(Brian Miller is on vacation.)

PORTLAND, OR-The events of September 11 aside, the local hotel market has been soft most of this year, especially with the addition of 515 more rooms on the supply side since March, according to a newly released survey by the Dundon Co., a brokerage firm.

Dundon, which specializes in brokering hospitality sales and development throughout the Pacific Northwest, conducts the survey every March and September. Rates quoted are corporate, which tend to be more stable and more accurately reflect what the average rate would be depending on the type of hotel, says company president Ed Dundon.

Room rates have increased an average of $6.91 in 47 properties, while 42 properties reported an average decrease in rates of $10.09. However, 79 properties reported no change in their corporate rates during the past six months.

“The purpose is to give a broad view of the market as to the rates people are charging,” Dundon reports. “It helps people understand what hotels are here, what brands are here and what rates they’re charging. We have a lot of fairly well-defined submarkets. It gives people a sense of whether or not there’s a lot of competition coming into that market.”

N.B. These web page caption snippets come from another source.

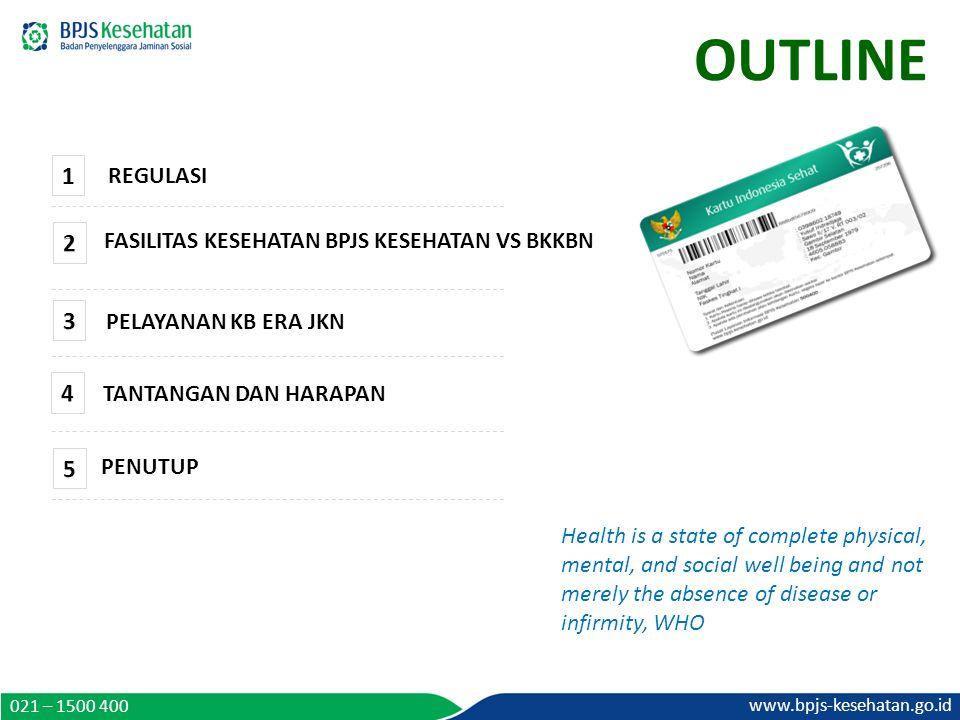 OUTLINE REGULASI www.bpjs-kesehatan.go.id 021 – 1500 400 Kesehatan adalah keadaan sehat, baik secara fisik, mental, spiritual maupun sosial yang memungkinkan setiap orang untuk hidup produktif secara sosial dan ekonomis.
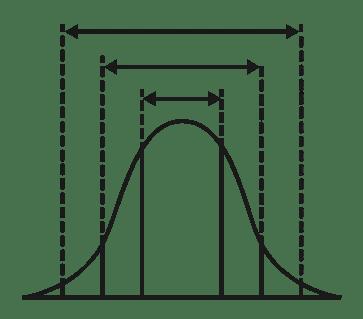 Standard Deviation Used for Bollinger Bands Calculation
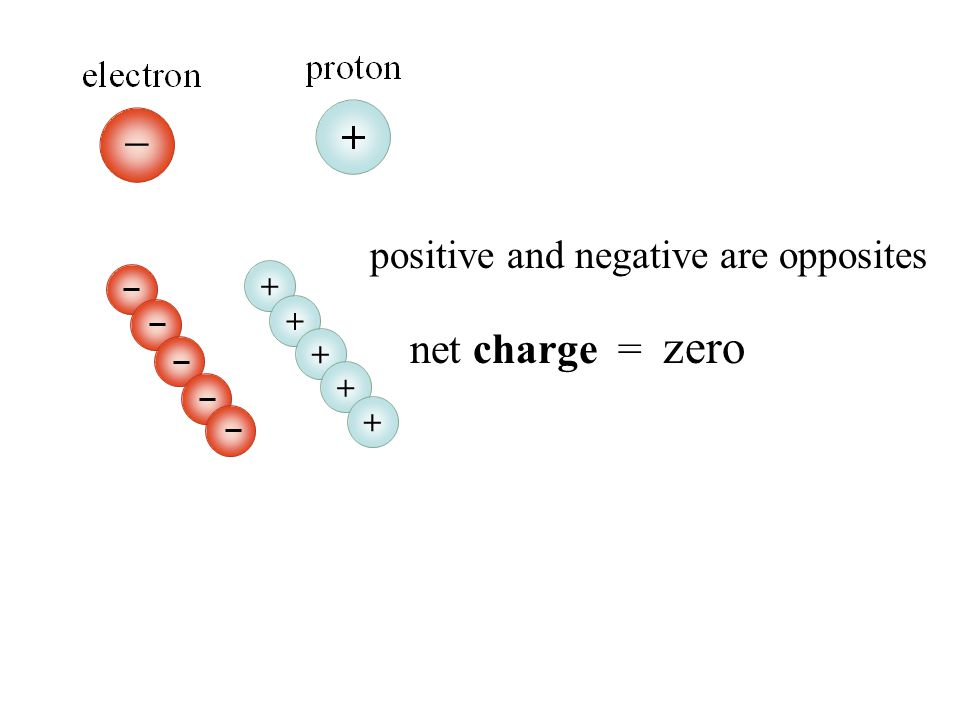 The structure of the atom ELECTRON negative, orbits outside the nucleus in the ELECTRON CLOUD PROTON positive, also in nucleus NEUTRON neutral, located in the NUCLEUS (center of atom)
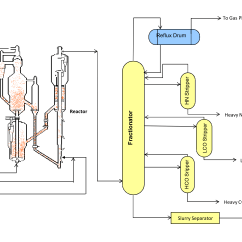 Oil Refinery Layout Diagram Plug Power Q2 Typical Pfd Of Residue Catalytic Cracking Enggcyclopedia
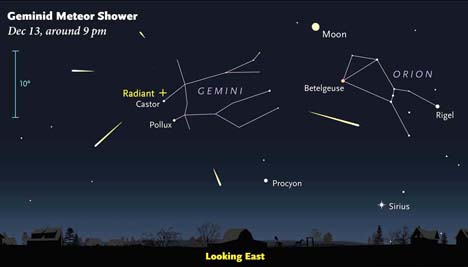 Although they can appear anywhere in the night sky, Geminid meteors appear to radiate from near the star Castor in the constellation Gemini, which is well above the horizon by late evening. Sky & Telescope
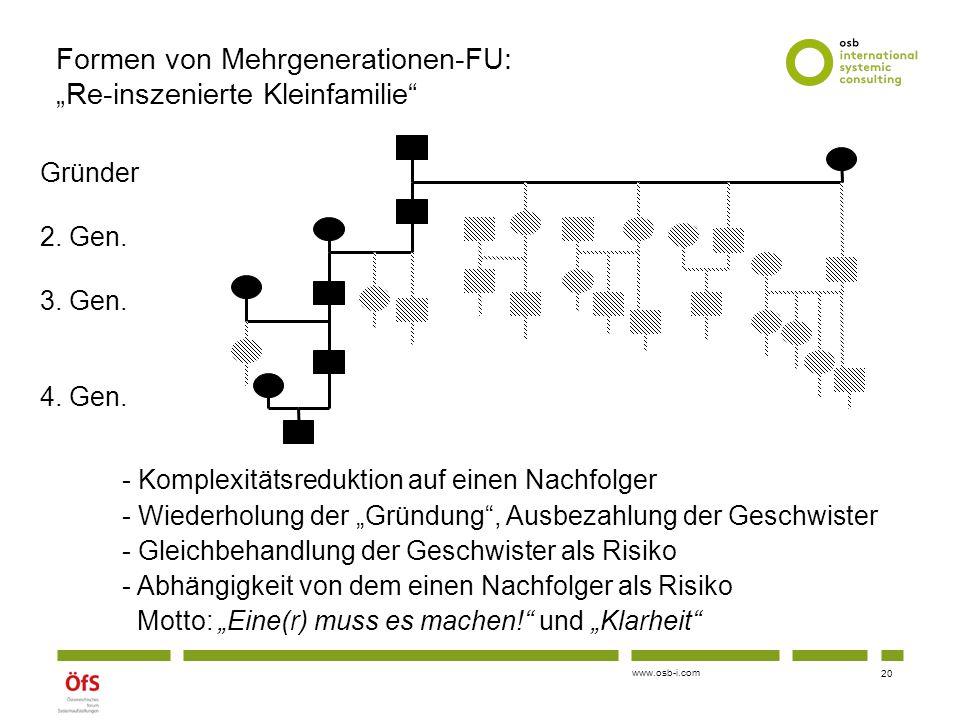 """Formen von Mehrgenerationen-FU: """"Re-inszenierte Kleinfamilie"""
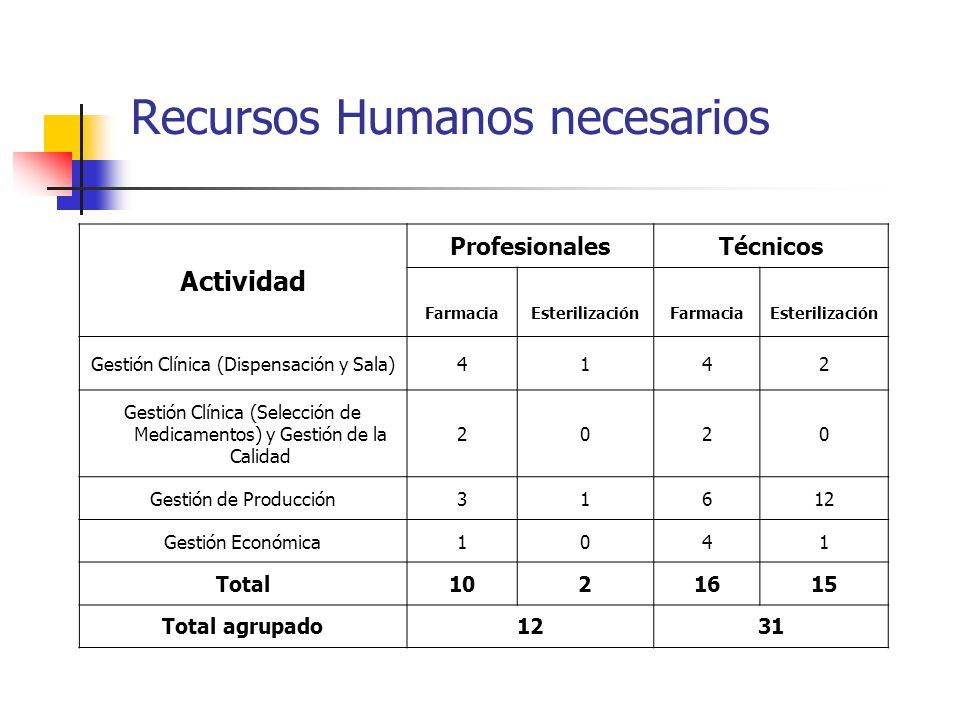 Recursos Humanos necesarios Actividad ProfesionalesTécnicos FarmaciaEsterilizaciónFarmaciaEsterilización Gestión Clínica (Dispensación y Sala)4142 Ges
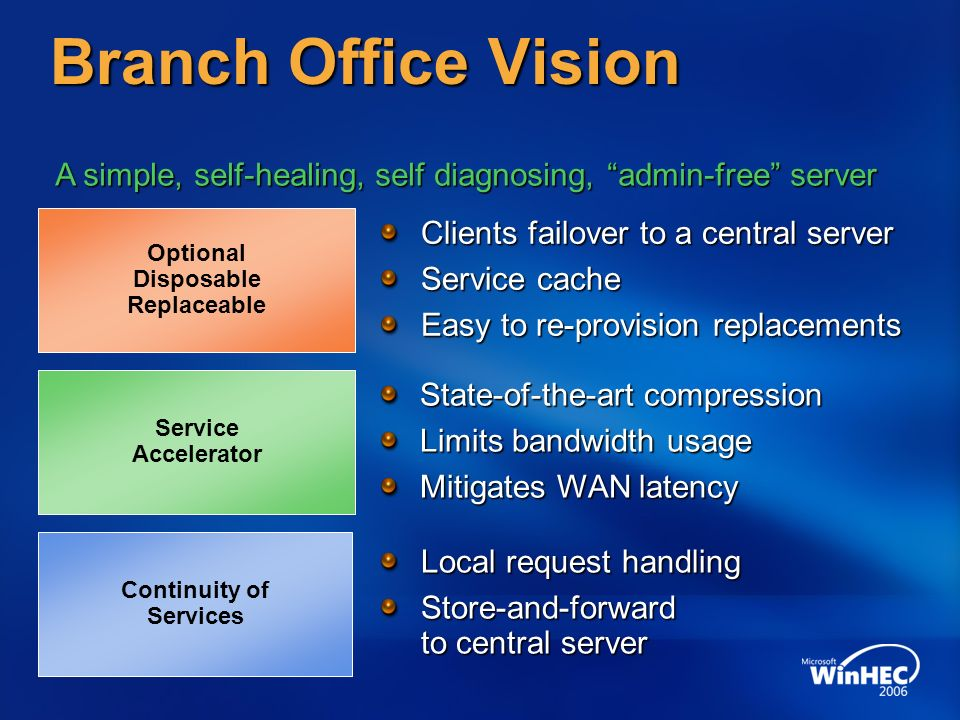 Optional Disposable Replaceable Continuity of Services Service Accelerator Branch Office Vision Clients failover to a central server Service cache Eas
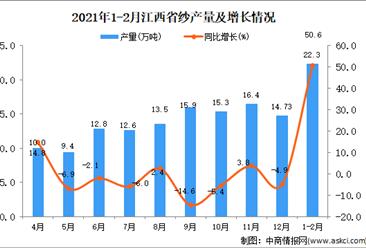 2021年1-2月江西省纱产量数据统计分析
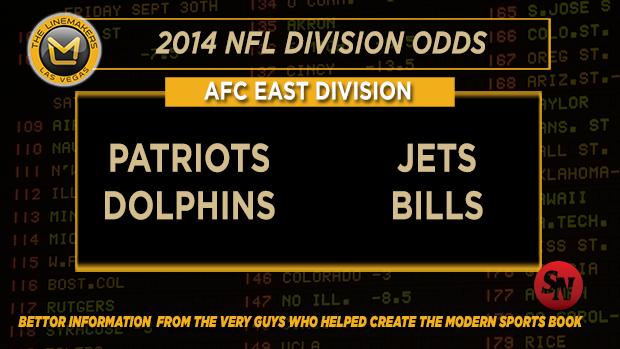 NFL AFC East Division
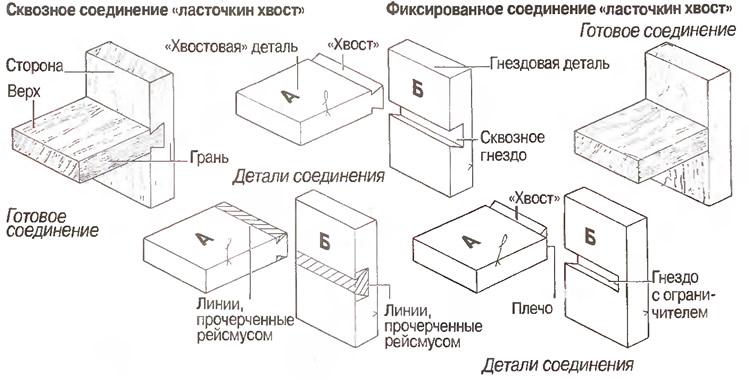 Что представляет собой крепление ласточкин хвост — expertbrusa.ru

Local hotel owners were hoping to see a bottom in the market this year, the report notes, but the terrorist attacks last month exacerbated the problem, resulting in a projected 5% to 15% decline in room occupancies for the month after a relatively good summer season.

Four hotels opened in the past six months, bringing the area’s total number of rooms to 21,116. These 515 rooms, added to the 202 new rooms tracked in the firm’s March report, translates to only a 3.5% increase in available rooms in the past 12 months. The lion’s share of new rooms, 441, were built in Downtown Portland, with the remaining 74 built in Vancouver, WA.

The effects of a suffering economy are evident in that a year ago the area had eight hotels under construction and eight more properties planned. In March 2001, by contrast, that number declined to four properties planned and five under construction. With this latest survey the number has dwindled to one property under construction and three planned. The one under construction is the 329-room executive tower addition to the Downtown Portland Hilton, with completion scheduled for June 2002, Dundon says.

“The economy is hurting more so here than in Seattle,” he reports. “With very few hotels planned and under construction, any uptick in the economy will be good for the industry. I predict that depending on how quickly the recession turns around it will be very positive.”

Sales transactions in the hotel sector have also been very slow, the report notes, for two reasons. First, hotels on the market are overpriced, and second, buyers are unwilling to pay for an unpredictable upside. Buyers are still active and willing to pay market prices for quality, well-positioned assets. The terrorist attacks of September are expected to stimulate a bottoming out of the market, the report says.